L’atout de Swift est avant tout sa capacité à voir une large portion du ciel en une seule observation, ce qui lui permet de détecter davantage de sursauts. Cela passe par son instrument BAT (Burst Alert Telescope), qui permet d’indiquer aux autres instruments la direction du signal à observer. « Un sursaut ne dure que quelques secondes, détaille Susanna Vergani. Mais l’émission rémanente reste plus longtemps, et la réactivité de Swift nous a offert de nombreuses données capitales. » Depuis 2024, le télescope a un nouvel allié : le satellite sino-européen SVOM, aussi consacré aux sursauts gamma, qui dispose de caractéristiques complémentaires à celles de Swift.

Les risques d’échecs sont grands

« Avec Swift, toutes les données sont accessibles en temps réel pour l’ensemble de la communauté scientifique, précise Susanna Vergani. C’est capital pour ce type de phénomènes transitoires qui nécessitent d’être dynamiques et réactifs pour bien les comprendre dans leur ensemble, et ce n’est pas le cas avec SVOM. »

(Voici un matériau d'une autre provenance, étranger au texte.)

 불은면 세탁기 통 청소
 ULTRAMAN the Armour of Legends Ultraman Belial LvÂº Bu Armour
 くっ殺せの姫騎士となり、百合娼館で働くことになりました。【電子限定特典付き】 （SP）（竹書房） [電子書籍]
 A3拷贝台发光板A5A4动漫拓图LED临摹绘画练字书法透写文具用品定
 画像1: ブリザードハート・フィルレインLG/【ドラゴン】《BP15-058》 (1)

Les arguments sont suffisamment nombreux pour tenter un sauvetage, mais les risques d’échec sont grands. En cause : un développement de Link en quelques mois à peine, une intervention en orbite basse extrêmement encombrée, sans oublier le fait que Swift, comme l’ensemble des satellites, n’a pas été conçu pour subir un remorquage.

« Chaque satellite est unique, note Andrew Wolahan. Et c’est bien le problème puisque, contrairement à des voitures, par exemple, ils ne sont pas standardisés. C’est pourquoi nous travaillons sur un démonstrateur technologique pour l’instant avec RISE, mais, si nous voulons développer ce type d’intervention, c’est toute l’industrie qui doit changer. »

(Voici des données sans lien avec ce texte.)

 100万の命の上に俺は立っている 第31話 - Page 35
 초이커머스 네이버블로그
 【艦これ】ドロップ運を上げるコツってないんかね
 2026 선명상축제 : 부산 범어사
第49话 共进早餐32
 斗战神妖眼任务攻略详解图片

Si les satellites étaient conçus de manière à pouvoir s’amarrer facilement à d’autres, ce serait un avantage pour de nombreuses missions. C’est pour cette raison que, au-delà des projets scientifiques comme Swift, certains opérateurs télécoms, comme Eutelsat, participent à la mission RISE pour augmenter la durée de vie de leurs engins coûteux en orbite géostationnaire.

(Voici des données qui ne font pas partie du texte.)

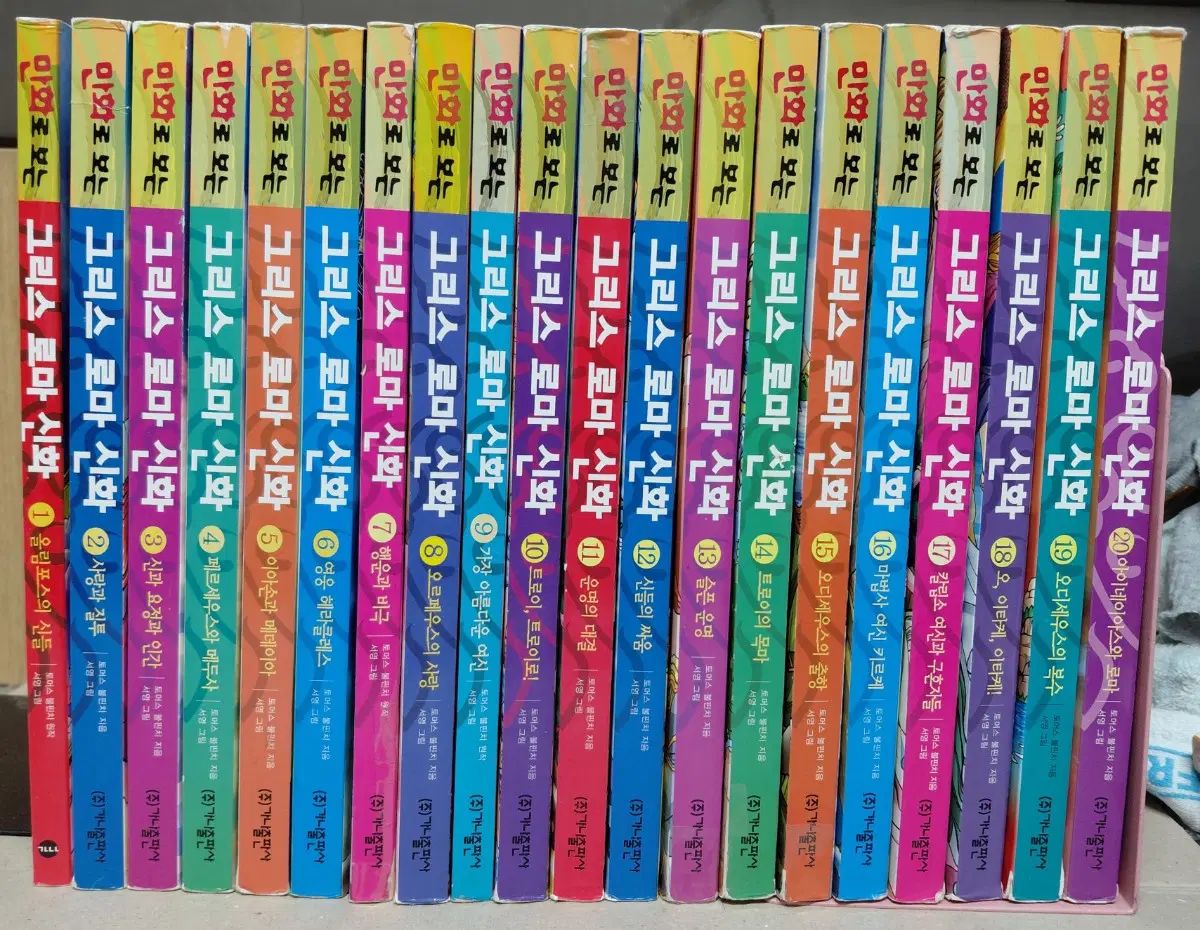 漫画で見るギリシア・ローマ神話 1-20 完結 全巻 서영 絵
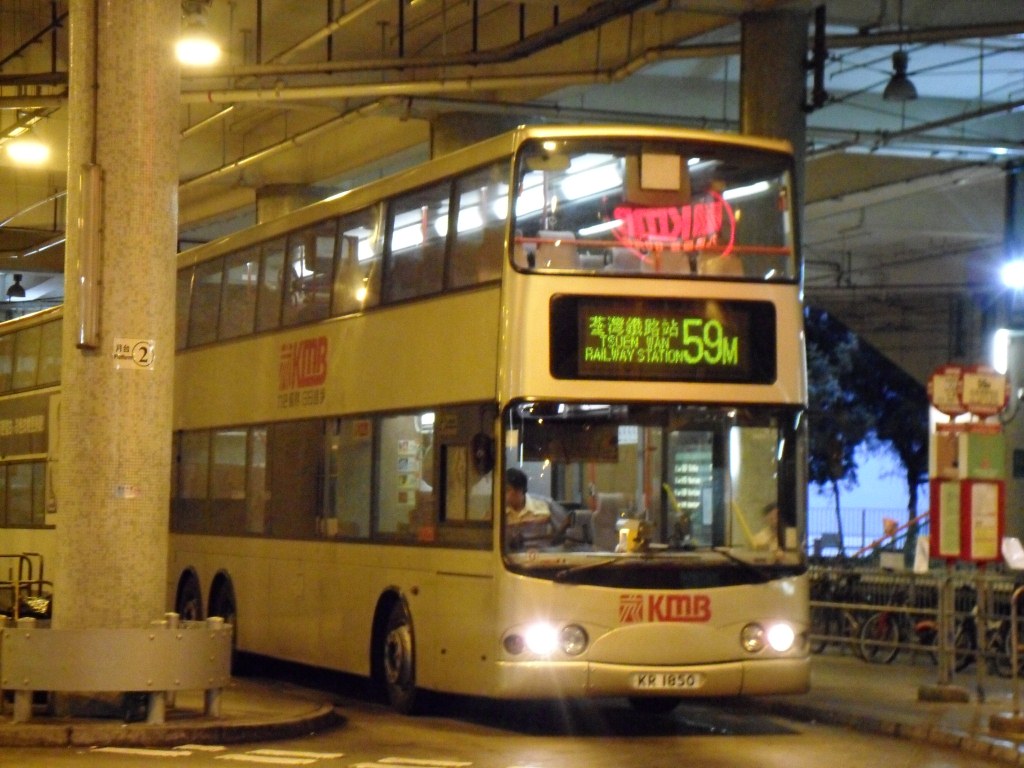SDC11217.JPG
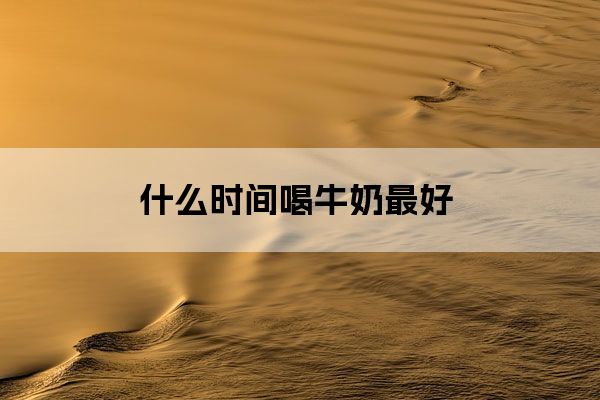 因此深受不少中老年人的喜欢,很多人都有早上或晚上喝一杯牛奶的习惯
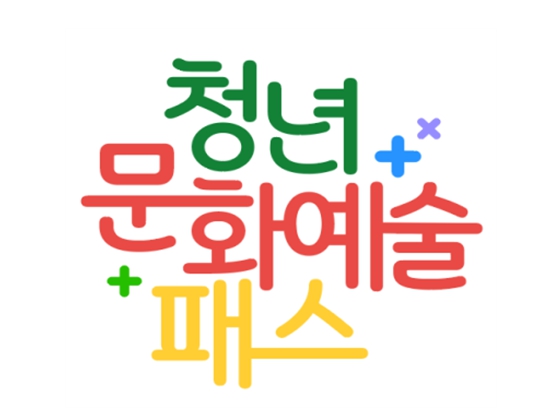 ‘청년 문화예술패스’ 브랜드 이미지(BI)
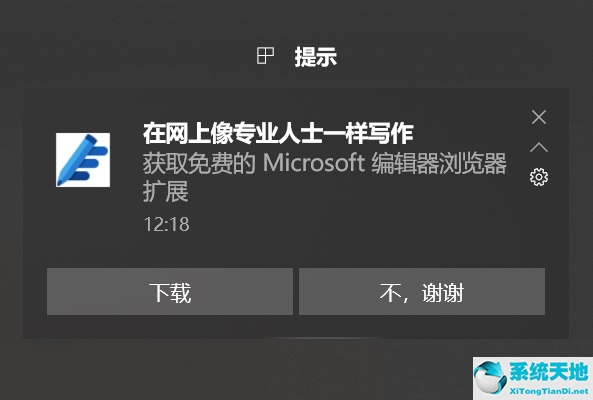 windows10提示许可证即将过期(windows10提示激活怎么办)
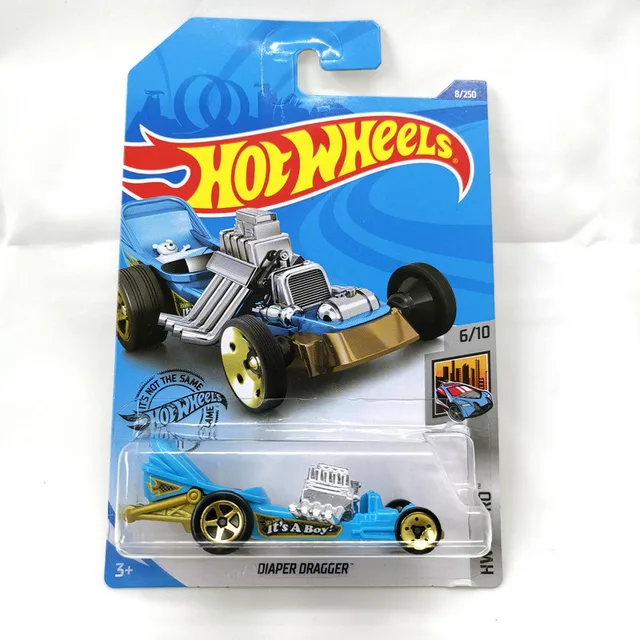 hot wheels diaper dragger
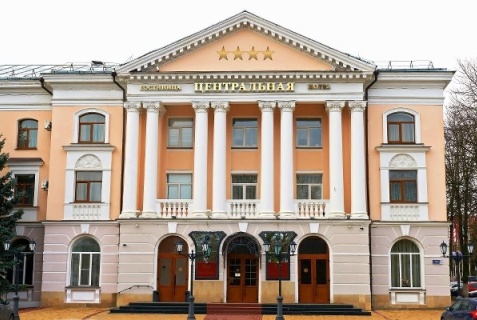 Брянск: Отель Центральная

Un tel amarrage pourrait un jour s’accompagner d’un chargement en carburant. Cela ajoute une autre dose de complexité, mais contribuerait à rendre les satellites plus durables. Le monde militaire, notamment, s’intéresse à cette pratique pour pouvoir déplacer ses satellites plus facilement sans risquer de trop diminuer leur durée de vie. Aux Etats-Unis, la Space Force prévoit des tests pour 2027, alors que la Chine cherche aussi, de son côté, à maîtriser cette technologie-clé.